57 thoughts on “Are supersonic flights in our future, eventually?

  1. DButch

    I saw an AP article about this - reprinted in the Seattle Times this morning. There's some skepticism about the 2029 delivery date and whether that's realistic given Boeing's experience getting FAA approval. Granted, a good bit of that is self-inflicted wounds, but still... One other analyst was concerned that Boom (really?) Supersonic has not settled on an engine manufacturer:

    "With a supersonic jet, you don't design a plane, you design an engine first."

    1. MontyTheClipArtMongoose

      The name was inspired by noted air pirate Michael Dukakis, famous for bombing planes during his futile run for president as the Democrat nominee in 1988.

    2. Brett

      There's a good Youtube video on this, by a former engineer. The engine was something he particularly pointed out as an issue of concern - there's no real good supersonic passenger engine out there, and unlike subsonic turbofans engines there haven't been many years of work in getting them to the fuel efficiency and reliability that a profitable passenger airline needs.
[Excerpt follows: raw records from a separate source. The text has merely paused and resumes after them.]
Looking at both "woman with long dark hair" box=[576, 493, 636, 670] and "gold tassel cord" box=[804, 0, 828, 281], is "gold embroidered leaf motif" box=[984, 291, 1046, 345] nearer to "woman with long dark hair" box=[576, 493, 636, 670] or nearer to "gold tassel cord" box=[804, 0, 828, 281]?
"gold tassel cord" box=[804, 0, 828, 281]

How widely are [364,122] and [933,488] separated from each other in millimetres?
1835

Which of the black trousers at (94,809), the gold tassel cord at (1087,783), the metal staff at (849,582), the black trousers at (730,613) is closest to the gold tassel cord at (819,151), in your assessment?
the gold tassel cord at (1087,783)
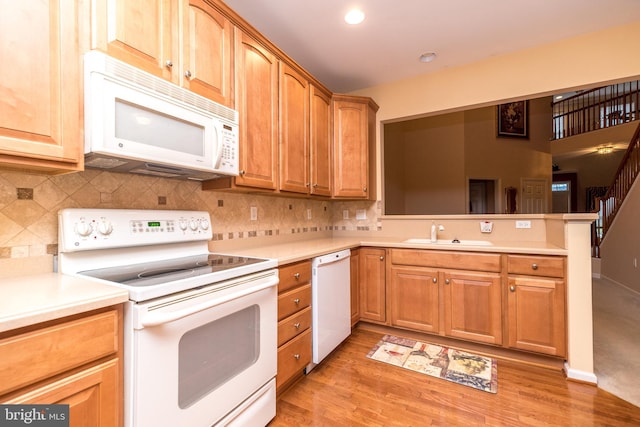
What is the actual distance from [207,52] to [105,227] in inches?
41.4

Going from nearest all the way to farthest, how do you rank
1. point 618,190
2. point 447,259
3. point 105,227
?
point 105,227
point 447,259
point 618,190

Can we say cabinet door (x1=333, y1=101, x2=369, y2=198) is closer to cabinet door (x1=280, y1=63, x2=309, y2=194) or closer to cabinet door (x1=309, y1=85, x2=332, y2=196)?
cabinet door (x1=309, y1=85, x2=332, y2=196)

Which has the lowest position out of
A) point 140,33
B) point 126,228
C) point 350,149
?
point 126,228

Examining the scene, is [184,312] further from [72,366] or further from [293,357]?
[293,357]

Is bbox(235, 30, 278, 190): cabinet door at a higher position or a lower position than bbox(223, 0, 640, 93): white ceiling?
lower

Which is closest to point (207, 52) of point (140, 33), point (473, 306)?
point (140, 33)

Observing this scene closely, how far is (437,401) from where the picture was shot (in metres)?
1.79

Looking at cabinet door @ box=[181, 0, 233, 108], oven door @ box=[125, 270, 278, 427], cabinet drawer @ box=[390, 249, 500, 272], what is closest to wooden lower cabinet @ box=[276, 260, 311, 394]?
oven door @ box=[125, 270, 278, 427]

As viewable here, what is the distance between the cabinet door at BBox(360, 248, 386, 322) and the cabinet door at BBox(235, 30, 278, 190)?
3.89 ft

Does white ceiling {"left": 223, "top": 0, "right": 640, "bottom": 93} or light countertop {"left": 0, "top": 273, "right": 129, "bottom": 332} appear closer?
light countertop {"left": 0, "top": 273, "right": 129, "bottom": 332}

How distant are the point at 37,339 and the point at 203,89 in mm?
1290

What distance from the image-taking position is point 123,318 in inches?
39.9

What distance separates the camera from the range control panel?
129 centimetres

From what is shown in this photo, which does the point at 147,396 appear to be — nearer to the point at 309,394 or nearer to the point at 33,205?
the point at 33,205
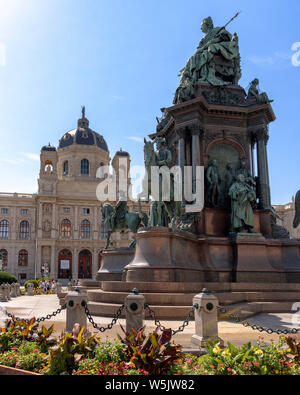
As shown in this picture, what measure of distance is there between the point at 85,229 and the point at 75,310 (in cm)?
7423

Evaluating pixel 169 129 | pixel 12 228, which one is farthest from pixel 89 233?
pixel 169 129

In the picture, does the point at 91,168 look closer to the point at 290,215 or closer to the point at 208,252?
the point at 290,215

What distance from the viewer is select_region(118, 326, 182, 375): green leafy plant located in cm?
486

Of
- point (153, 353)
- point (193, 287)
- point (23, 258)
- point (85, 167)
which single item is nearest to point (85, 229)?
point (23, 258)

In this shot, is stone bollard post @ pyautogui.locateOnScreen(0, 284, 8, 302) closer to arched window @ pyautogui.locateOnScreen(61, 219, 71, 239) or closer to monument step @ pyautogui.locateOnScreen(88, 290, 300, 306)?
monument step @ pyautogui.locateOnScreen(88, 290, 300, 306)

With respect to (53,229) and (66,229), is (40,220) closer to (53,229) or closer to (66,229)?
(53,229)

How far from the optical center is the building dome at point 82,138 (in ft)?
293

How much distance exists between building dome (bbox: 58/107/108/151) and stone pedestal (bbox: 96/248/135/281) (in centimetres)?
7374

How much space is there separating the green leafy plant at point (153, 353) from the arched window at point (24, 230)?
76584 mm

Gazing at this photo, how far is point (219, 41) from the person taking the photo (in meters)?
17.5

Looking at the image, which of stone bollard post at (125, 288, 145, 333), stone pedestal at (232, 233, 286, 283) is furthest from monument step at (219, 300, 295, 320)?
stone bollard post at (125, 288, 145, 333)

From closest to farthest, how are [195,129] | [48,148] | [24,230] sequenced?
[195,129], [24,230], [48,148]

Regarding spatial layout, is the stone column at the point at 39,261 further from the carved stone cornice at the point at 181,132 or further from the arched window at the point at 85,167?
the carved stone cornice at the point at 181,132

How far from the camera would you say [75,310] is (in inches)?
292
      There are military engines, but they're designed for performance first and fuel efficiency and cost-effectiveness last.

      https://www.youtube.com/watch?v=F0y8hV2kfJc&t=1s

  2. Altoid

    Have to think that what could make it worthwhile would be special treatment on the ground at both ends of the flight. Expedited TSA, expedited check-in, expedited baggage pick-up, basically setting it up like a commercial version of flying private. Otherwise you'd still be getting there 2-3 hours ahead of flight time and jostling the same crowds and lines. Other than the novelty value, how significant would the gain be?

    1. name99

      Maybe even air taxi to the airport?
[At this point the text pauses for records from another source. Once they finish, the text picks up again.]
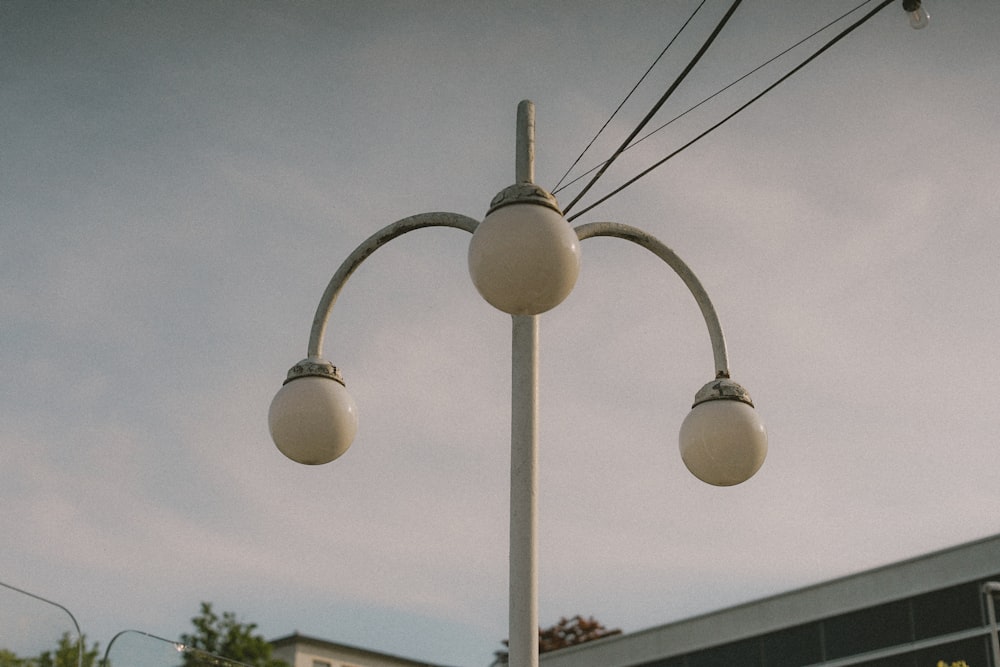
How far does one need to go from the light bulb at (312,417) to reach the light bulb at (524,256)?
4.21 ft

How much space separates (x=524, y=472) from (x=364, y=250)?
1319 millimetres

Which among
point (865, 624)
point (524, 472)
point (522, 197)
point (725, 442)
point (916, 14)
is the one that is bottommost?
point (524, 472)

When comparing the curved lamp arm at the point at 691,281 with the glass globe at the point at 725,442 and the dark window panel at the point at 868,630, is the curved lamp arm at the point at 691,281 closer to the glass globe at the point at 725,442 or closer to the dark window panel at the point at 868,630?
the glass globe at the point at 725,442

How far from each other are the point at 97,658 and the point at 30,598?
0.36 metres

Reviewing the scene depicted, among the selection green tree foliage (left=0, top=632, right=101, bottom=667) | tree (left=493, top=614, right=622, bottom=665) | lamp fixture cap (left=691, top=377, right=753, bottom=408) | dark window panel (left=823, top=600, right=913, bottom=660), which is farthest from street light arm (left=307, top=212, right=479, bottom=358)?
tree (left=493, top=614, right=622, bottom=665)

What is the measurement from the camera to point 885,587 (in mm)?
34969

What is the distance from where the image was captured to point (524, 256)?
4453 millimetres

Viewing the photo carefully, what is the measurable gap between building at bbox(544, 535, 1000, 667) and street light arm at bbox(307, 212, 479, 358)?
28366 mm

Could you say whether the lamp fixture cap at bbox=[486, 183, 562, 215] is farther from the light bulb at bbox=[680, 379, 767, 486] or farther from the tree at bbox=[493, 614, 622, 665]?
the tree at bbox=[493, 614, 622, 665]

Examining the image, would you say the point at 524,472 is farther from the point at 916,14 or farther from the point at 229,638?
the point at 229,638

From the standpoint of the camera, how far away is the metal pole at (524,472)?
5090 mm

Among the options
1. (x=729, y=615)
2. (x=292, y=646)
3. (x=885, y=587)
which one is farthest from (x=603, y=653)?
(x=292, y=646)

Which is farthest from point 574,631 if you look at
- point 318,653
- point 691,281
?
point 691,281

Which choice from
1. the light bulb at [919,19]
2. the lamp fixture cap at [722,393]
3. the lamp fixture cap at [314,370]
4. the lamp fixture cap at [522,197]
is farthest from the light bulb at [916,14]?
the lamp fixture cap at [314,370]
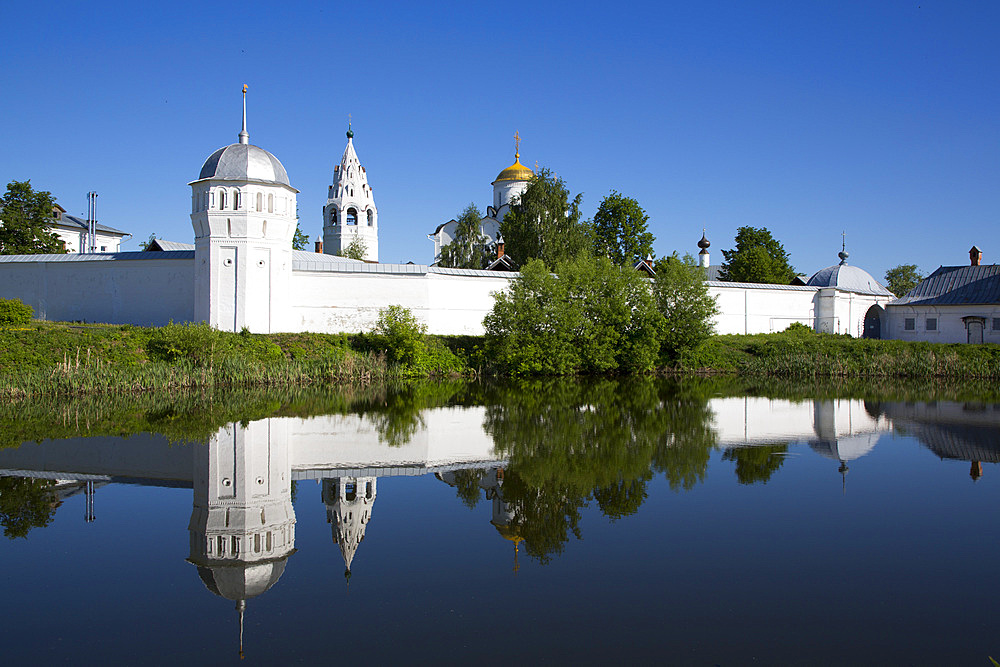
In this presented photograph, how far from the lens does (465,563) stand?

      I gotta say I agree with your analysis. The overhead/hassle of flying is so high that I'd preferably drive LA to Vegas (4hrs, absolutely), LA to SF (6 hrs, usually), or even LA to Phoenix (8hrs, at least sometimes). Each of those is nominally less than an hour flight, but throw in getting to/from the airport, general hanging around waiting, rental car hassle, etc and ...

    2. kaleberg

      Conventional business class gets you a lot of that, particularly expedited check-in, baggage and TSA Pre. A few times, I've hired private expediters to get me through customs and immigration, and it is much more pleasant, especially when one doesn't know the language.

      I only knew a couple of people who flew on the Concorde. The big problem, they reported, was the heat. Flying that fast caused frictional heating, and the plane's cooling system wasn't really up to it. There are a lot of new materials being used in aircraft skins nowadays, so maybe they can avoid this problem.
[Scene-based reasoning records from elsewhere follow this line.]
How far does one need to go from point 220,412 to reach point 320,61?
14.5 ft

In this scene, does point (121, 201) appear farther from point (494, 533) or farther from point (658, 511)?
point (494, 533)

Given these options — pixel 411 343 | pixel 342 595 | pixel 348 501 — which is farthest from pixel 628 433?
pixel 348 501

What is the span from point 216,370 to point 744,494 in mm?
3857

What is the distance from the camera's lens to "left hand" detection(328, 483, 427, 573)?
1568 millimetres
      The real problem with the Concorde was that it had limited range. It couldn't fly a trans-Pacific route. That left the North Atlantic and Europe to the Mideast and Mideast to Far East back when those latter routes were relatively sparse. If they don't have an engine lined up, they don't know the plane's range.

      The real innovation in commercial flying has been the lie-flat sleeping pod. Sure it takes 14 or 18 hours to get somewhere, but for five or ten thousand dollars you can be comfortable. That rules out most of the middle class, but there is a markte above economy-plus but below private jets. Private jets cost at least $20K for a share and then $10K an hour to fly.

  3. D_Ohrk_E1

    I can imagine the usefulness of having the option to fly supersonic when hours matter following an announcement that a catastrophic coronal mass ejection is headed straight towards Earth.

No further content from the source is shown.